OpenAI Agent Builder
My experience developing Agentic workflows with the latest low/no code Agentic tool from OpenAI
This week, on the 6th of October 25, OpenAI released AgentKit, a collection of tooling designed to make it easy to build and work with Agentic systems. There are 3 main components within this AgentKit ecosystem
Agent Builder
Connector Registry
ChatKit
This article focuses on the first part of the AgentKit ecosystem, which is the agent builder.
Agent Builder is a no/low code tool that provides a visual canvas for composing logic with drag-and-drop nodes, connecting tools, and configuring custom guardrails. It supports preview runs, inline eval configuration, and full versioning—ideal for fast iteration.
In a market that has increasingly seen the likes of Langflow, n8n, crewAI and other low/no code tools, agent builder is OpenAI’s version of this low/no code agent building SaaS. I spent some time digging into this platform and built a couple of agents with increasing levels of complexity.
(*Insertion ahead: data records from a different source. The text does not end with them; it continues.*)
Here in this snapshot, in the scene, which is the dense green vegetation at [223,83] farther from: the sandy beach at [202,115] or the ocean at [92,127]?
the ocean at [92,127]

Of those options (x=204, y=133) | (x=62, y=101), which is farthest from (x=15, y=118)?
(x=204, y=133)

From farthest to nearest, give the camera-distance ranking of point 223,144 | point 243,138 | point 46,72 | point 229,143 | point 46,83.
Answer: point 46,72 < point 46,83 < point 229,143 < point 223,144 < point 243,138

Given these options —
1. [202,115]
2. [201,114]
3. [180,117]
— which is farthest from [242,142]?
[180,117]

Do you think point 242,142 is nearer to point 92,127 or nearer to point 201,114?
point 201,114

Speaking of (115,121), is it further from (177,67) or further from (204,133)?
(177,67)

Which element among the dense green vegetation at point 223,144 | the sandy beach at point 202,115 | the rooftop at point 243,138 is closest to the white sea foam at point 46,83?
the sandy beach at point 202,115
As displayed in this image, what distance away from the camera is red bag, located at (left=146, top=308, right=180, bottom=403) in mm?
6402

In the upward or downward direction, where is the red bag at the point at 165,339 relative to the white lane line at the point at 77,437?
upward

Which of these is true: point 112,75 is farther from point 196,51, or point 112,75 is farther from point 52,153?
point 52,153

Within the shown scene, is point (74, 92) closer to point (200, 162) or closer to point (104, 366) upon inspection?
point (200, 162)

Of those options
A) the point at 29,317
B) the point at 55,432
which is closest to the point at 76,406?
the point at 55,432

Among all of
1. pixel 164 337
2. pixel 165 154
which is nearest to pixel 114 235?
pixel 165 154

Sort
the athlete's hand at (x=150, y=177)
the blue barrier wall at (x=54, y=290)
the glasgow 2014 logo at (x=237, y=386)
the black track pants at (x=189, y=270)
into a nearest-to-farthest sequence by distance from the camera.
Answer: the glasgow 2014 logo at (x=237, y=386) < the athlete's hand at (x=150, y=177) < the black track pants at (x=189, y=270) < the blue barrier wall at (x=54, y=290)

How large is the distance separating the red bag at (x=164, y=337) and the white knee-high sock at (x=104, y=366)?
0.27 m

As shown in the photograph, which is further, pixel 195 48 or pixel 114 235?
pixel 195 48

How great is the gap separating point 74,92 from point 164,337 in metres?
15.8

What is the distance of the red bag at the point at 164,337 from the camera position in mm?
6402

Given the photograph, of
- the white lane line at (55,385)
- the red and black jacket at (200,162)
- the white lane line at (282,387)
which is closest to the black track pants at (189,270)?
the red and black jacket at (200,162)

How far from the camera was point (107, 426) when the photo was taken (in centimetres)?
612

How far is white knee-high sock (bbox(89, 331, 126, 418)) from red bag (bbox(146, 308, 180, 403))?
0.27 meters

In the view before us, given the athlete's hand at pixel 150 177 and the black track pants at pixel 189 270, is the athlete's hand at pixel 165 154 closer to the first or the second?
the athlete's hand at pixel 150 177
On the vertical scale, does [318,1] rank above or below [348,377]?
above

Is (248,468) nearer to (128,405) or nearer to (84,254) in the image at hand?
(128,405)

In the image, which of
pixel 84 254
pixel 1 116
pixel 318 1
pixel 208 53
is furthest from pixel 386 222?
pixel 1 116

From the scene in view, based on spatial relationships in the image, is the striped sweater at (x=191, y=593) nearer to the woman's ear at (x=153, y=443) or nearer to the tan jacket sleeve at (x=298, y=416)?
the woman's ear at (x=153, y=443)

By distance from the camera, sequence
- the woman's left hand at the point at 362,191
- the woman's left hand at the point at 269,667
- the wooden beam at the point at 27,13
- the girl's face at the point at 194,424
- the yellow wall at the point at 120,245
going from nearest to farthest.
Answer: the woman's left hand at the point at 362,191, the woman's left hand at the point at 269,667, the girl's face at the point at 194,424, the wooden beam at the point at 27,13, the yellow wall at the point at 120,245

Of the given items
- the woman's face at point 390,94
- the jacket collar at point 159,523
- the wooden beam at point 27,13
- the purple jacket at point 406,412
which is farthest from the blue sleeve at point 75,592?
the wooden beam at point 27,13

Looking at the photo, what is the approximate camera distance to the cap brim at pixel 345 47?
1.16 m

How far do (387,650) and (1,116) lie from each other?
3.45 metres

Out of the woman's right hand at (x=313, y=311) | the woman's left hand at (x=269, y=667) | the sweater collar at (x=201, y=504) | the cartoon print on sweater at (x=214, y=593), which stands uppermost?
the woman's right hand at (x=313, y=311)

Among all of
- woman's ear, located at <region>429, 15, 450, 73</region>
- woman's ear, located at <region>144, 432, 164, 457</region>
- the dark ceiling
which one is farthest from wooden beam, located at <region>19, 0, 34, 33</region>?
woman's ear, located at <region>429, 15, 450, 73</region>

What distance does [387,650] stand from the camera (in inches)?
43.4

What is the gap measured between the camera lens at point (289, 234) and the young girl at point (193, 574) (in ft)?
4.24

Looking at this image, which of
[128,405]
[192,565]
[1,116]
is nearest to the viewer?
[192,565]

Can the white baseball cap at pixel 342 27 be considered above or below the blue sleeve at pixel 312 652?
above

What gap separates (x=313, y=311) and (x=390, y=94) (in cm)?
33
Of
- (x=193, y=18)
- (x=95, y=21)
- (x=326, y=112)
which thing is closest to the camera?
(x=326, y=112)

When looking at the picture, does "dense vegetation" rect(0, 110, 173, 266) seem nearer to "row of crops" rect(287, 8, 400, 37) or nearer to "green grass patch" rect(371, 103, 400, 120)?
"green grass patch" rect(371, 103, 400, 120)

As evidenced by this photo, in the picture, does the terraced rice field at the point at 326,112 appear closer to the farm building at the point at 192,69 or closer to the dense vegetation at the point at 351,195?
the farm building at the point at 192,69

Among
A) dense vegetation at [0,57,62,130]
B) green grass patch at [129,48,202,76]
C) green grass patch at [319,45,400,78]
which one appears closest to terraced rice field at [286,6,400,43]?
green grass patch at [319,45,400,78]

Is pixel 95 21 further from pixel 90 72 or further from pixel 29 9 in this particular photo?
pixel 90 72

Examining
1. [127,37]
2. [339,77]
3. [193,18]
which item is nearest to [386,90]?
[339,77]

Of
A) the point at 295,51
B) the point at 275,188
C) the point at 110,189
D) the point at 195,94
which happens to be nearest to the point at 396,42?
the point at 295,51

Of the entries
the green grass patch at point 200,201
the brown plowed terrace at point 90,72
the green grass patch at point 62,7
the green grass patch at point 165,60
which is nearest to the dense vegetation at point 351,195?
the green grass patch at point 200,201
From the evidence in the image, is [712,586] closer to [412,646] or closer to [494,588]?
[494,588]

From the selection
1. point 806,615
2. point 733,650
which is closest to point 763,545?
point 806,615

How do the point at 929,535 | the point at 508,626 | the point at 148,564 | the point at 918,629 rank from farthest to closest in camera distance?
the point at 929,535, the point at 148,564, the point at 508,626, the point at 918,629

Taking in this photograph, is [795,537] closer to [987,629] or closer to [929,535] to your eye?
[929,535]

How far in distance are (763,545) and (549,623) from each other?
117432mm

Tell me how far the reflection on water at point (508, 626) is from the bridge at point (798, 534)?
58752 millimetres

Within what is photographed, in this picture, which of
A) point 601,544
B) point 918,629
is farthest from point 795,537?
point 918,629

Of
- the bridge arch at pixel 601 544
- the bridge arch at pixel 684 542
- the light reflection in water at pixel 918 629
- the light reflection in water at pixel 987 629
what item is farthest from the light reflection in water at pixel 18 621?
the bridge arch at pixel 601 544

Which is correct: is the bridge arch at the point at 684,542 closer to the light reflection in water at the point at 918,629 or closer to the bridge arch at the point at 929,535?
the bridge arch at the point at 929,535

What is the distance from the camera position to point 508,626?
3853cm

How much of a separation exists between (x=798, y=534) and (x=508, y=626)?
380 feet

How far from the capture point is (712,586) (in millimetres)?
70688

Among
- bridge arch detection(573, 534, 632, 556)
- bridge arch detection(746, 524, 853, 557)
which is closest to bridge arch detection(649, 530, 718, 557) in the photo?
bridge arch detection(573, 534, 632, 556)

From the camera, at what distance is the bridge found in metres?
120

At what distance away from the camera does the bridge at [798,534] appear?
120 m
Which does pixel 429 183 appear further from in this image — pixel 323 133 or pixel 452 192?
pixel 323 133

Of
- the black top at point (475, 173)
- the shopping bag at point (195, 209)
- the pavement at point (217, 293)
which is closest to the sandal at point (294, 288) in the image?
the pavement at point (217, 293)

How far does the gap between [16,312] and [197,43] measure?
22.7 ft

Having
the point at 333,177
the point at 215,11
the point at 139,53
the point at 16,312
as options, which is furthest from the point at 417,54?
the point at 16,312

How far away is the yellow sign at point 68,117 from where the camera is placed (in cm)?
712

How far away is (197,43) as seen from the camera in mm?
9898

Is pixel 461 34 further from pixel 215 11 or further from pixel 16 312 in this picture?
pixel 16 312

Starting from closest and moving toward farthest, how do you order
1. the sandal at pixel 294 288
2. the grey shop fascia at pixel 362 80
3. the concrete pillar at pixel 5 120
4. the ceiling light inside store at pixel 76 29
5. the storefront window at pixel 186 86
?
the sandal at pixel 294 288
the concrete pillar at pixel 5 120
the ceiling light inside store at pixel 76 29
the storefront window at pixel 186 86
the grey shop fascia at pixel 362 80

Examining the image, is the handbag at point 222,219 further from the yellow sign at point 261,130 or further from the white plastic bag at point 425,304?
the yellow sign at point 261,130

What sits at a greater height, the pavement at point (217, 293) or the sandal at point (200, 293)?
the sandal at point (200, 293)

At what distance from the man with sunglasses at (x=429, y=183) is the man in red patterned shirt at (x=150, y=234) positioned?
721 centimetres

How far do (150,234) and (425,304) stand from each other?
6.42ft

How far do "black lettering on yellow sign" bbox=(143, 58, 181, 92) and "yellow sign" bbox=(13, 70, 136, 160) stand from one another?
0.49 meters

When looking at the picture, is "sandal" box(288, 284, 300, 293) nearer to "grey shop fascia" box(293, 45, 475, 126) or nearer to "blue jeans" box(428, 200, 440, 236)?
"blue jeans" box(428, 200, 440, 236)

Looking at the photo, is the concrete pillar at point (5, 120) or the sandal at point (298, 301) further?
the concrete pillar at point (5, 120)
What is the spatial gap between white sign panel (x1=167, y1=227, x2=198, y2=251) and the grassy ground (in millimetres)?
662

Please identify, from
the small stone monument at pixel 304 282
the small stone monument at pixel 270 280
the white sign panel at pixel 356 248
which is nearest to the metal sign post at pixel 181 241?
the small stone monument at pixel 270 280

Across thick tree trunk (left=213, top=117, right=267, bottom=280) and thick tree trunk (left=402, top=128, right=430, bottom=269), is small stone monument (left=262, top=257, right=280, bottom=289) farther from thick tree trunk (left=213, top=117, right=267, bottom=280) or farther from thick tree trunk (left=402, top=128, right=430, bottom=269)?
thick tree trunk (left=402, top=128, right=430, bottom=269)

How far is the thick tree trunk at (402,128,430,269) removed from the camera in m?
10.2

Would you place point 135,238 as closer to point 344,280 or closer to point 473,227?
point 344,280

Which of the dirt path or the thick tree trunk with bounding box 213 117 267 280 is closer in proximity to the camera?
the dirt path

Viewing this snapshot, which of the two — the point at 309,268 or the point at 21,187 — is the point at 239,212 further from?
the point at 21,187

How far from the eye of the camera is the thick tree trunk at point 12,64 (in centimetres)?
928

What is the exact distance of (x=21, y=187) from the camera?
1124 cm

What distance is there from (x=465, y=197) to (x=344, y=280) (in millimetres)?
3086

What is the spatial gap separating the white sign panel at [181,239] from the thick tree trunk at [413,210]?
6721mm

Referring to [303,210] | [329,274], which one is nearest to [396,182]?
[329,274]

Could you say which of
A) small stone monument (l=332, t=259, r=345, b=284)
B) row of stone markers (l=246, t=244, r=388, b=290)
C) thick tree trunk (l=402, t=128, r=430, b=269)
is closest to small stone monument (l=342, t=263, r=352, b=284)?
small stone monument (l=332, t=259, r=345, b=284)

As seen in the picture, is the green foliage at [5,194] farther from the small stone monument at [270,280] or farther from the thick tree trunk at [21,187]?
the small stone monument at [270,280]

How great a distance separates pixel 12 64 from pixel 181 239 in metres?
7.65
Agent 1 - A simple web search agent
I built the first agent by connecting the start node, the agent node and the end node. The agent instructions were simple - use the necessary tools and craft a response. The tool that I added was OpenAI’s web search tool and the model that I used was GPT-5. You can see in the screenshots below how the setup looks like. This took me under 5 minutes, and the agent did a good job of answering the question on the weather in New York. Nice!
Agent 2 - Stock Market Analysis and Plotting
The second agent I built with the agent builder was to build a flow in which one agent would help me at doing market research about various company stocks. And the other agent would excel at generating plots. The overall high level design of nodes looks like the screenshot below
In the stock finder agent, I added the web search tool so that the agent could look up stock information from the internet. I added a structured response from my first agent in the following way. This is so that the later steps can reference these json fields and make deterministic decisions. (Not everything in an Agentic system needs to be non-deterministic.) The If/Else node will be utilizing this structured response to route the flow of execution further.
I then used the set state node to set a new variable named stocks_str to this structured output. You’ll see why this was a key step a bit later. I then added the If/Else node to check if the stock_name as a field was found in the output of the first agent. This would ensure that the plotting agent wouldn’t be triggered unless the stock data was found and was available for us to use.
Further, I added the second agent which is our plotting agent, and gave it access to Code Interpreter tool (which allows an agent to write it’s own python code, more here). To give it the context of the structured json, I added the following prompt which also contains the state.stocks_str
that we had defined earlier. The passed context must be a string and hence the implementation.
You can see the final output in a 3 minute video below. The agentic workflow successfully found the stock price of Amazon for the last 6 months, and gave me the code to plot it using python. I wish it’d have rendered the code directly in-line but in my testing, I couldn’t get the plot to render on my screen. The widget output format didn’t work for me, even after I added a custom widget with graphs. I did however copy-paste the code in google colab and got a nice plot as you can see below.
My observations
The handling of conversion history is seamless. The agent remembers what the user chatted about and follow-up questions are answered without any development effort from the user.
MCP support is okay. The connectors from OpenAI at launch are very few and there’s a lot of work required to get them set up properly. MCP at launch does not support OAuth and the multiple users have reported connectors generally not working, which is something I assume will eventually be fixed in the future. However, this definitely does limit the kind of projects that I can build at launch. I was planning on building a 3rd more complex agent, but the general errors in the platform made it impossible to do so
Tools like these are more common than ever, and I’d argue that if your current workflow is living happily in n8n or similar, I see no reason to switch at the moment. The idea behind this one again is just OpenAI entering the game of low/no code agent builder SaaS. At this time, this platform does not have any strategic advantage except the name of OpenAI to back it up.
It’d be interesting to see how this integrates with chatkit and connector registry. I’ll be exploring that next and see what I can build with this. In the meantime, thank you so much for reading and I hope you have a wonderful day!